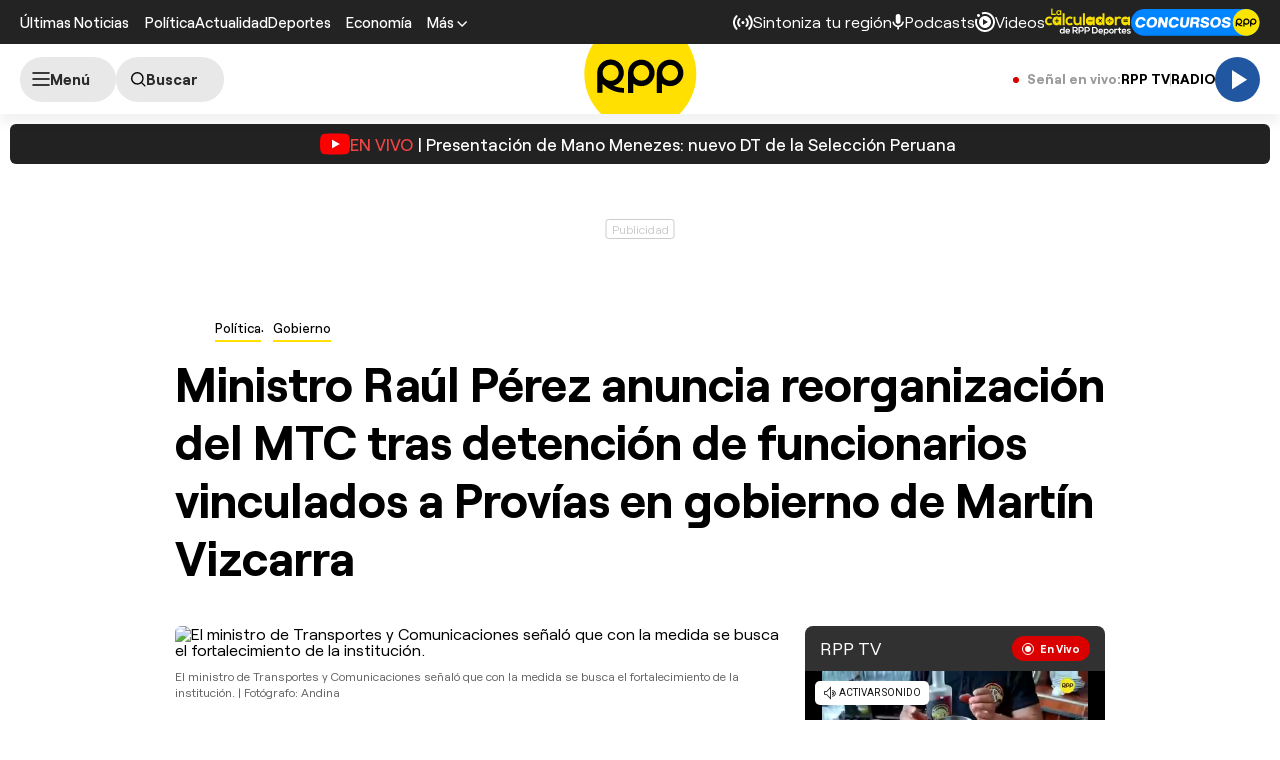

--- FILE ---
content_type: text/html; charset=UTF-8
request_url: https://redirector.rudo.video/mix/register/567ffde3fa319fadf3419efda25619456231dfea/rpptv/stream.js
body_size: 178
content:
var _sh = "567ffde3fa319fadf3419efda25619456231dfea"
var _dpssid = "b2140774426697be708701d8"
var _channel = "rpptv"
var _ref = "rudo.video/live/rpptv"
var _sid = "ba5t1l1xb21763589949697be708701e5" 

--- FILE ---
content_type: text/html; charset=utf-8
request_url: https://www.google.com/recaptcha/api2/aframe
body_size: 182
content:
<!DOCTYPE HTML><html><head><meta http-equiv="content-type" content="text/html; charset=UTF-8"></head><body><script nonce="sw7ILlLzYyGST7p8CMiQfg">/** Anti-fraud and anti-abuse applications only. See google.com/recaptcha */ try{var clients={'sodar':'https://pagead2.googlesyndication.com/pagead/sodar?'};window.addEventListener("message",function(a){try{if(a.source===window.parent){var b=JSON.parse(a.data);var c=clients[b['id']];if(c){var d=document.createElement('img');d.src=c+b['params']+'&rc='+(localStorage.getItem("rc::a")?sessionStorage.getItem("rc::b"):"");window.document.body.appendChild(d);sessionStorage.setItem("rc::e",parseInt(sessionStorage.getItem("rc::e")||0)+1);localStorage.setItem("rc::h",'1769727757047');}}}catch(b){}});window.parent.postMessage("_grecaptcha_ready", "*");}catch(b){}</script></body></html>

--- FILE ---
content_type: text/plain; charset=UTF-8
request_url: https://at.teads.tv/fpc?analytics_tag_id=PUB_24690&tfpvi=&gdpr_status=22&gdpr_reason=220&gdpr_consent=&ccpa_consent=&shared_ids=&sv=d656f4a&
body_size: 56
content:
NTBhNzdiNmEtOGEwZC00OTQ3LTk0YTgtOTdiODBmZTc0NjdkIzEtOQ==

--- FILE ---
content_type: application/javascript; charset=utf-8
request_url: https://fundingchoicesmessages.google.com/f/AGSKWxUMe9FTp3TAJ2jCR0RDQRZOU8xcEbuKmOoolvzIHCT7x50tt7Dk5cQwOg8XQnVlIXHQf1y36bjMuQHVb2Q3GEbNXK3wH9OXrGwGxHKkbfr_i4Fpi2bfLk3sv1xCPrgoeimnyU4J6ZnUHGjcUJ4sLW0_fmNYwephL-dtPnvA0MlCkMgRXiQooCn6W9iq/_/adlink-=advertiser.-ad-loading./aff/ads_/dmcads_
body_size: -1287
content:
window['81b80333-8fed-4296-a3ab-472e7c3ec268'] = true;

====================

WORK REQUIRED:
What you give back must be the data above, reproduced exactly and free of pictures.

WRITTEN ANSWER:
--- FILE ---
content_type: text/html; charset=UTF-8
request_url: https://redirector.rudo.video/mix/register/567ffde3fa319fadf3419efda25619456231dfea/rpptv/stream.js
body_size: 178
content:
var _sh = "567ffde3fa319fadf3419efda25619456231dfea"
var _dpssid = "b2140774426697be708701d8"
var _channel = "rpptv"
var _ref = "rudo.video/live/rpptv"
var _sid = "ba5t1l1xb21763589949697be708701e5" 

--- FILE ---
content_type: text/html; charset=utf-8
request_url: https://www.google.com/recaptcha/api2/aframe
body_size: 182
content:
<!DOCTYPE HTML><html><head><meta http-equiv="content-type" content="text/html; charset=UTF-8"></head><body><script nonce="sw7ILlLzYyGST7p8CMiQfg">/** Anti-fraud and anti-abuse applications only. See google.com/recaptcha */ try{var clients={'sodar':'https://pagead2.googlesyndication.com/pagead/sodar?'};window.addEventListener("message",function(a){try{if(a.source===window.parent){var b=JSON.parse(a.data);var c=clients[b['id']];if(c){var d=document.createElement('img');d.src=c+b['params']+'&rc='+(localStorage.getItem("rc::a")?sessionStorage.getItem("rc::b"):"");window.document.body.appendChild(d);sessionStorage.setItem("rc::e",parseInt(sessionStorage.getItem("rc::e")||0)+1);localStorage.setItem("rc::h",'1769727757047');}}}catch(b){}});window.parent.postMessage("_grecaptcha_ready", "*");}catch(b){}</script></body></html>

--- FILE ---
content_type: text/plain; charset=UTF-8
request_url: https://at.teads.tv/fpc?analytics_tag_id=PUB_24690&tfpvi=&gdpr_status=22&gdpr_reason=220&gdpr_consent=&ccpa_consent=&shared_ids=&sv=d656f4a&
body_size: 56
content:
NTBhNzdiNmEtOGEwZC00OTQ3LTk0YTgtOTdiODBmZTc0NjdkIzEtOQ==

--- FILE ---
content_type: application/javascript; charset=utf-8
request_url: https://fundingchoicesmessages.google.com/f/AGSKWxUMe9FTp3TAJ2jCR0RDQRZOU8xcEbuKmOoolvzIHCT7x50tt7Dk5cQwOg8XQnVlIXHQf1y36bjMuQHVb2Q3GEbNXK3wH9OXrGwGxHKkbfr_i4Fpi2bfLk3sv1xCPrgoeimnyU4J6ZnUHGjcUJ4sLW0_fmNYwephL-dtPnvA0MlCkMgRXiQooCn6W9iq/_/adlink-=advertiser.-ad-loading./aff/ads_/dmcads_
body_size: -1287
content:
window['81b80333-8fed-4296-a3ab-472e7c3ec268'] = true;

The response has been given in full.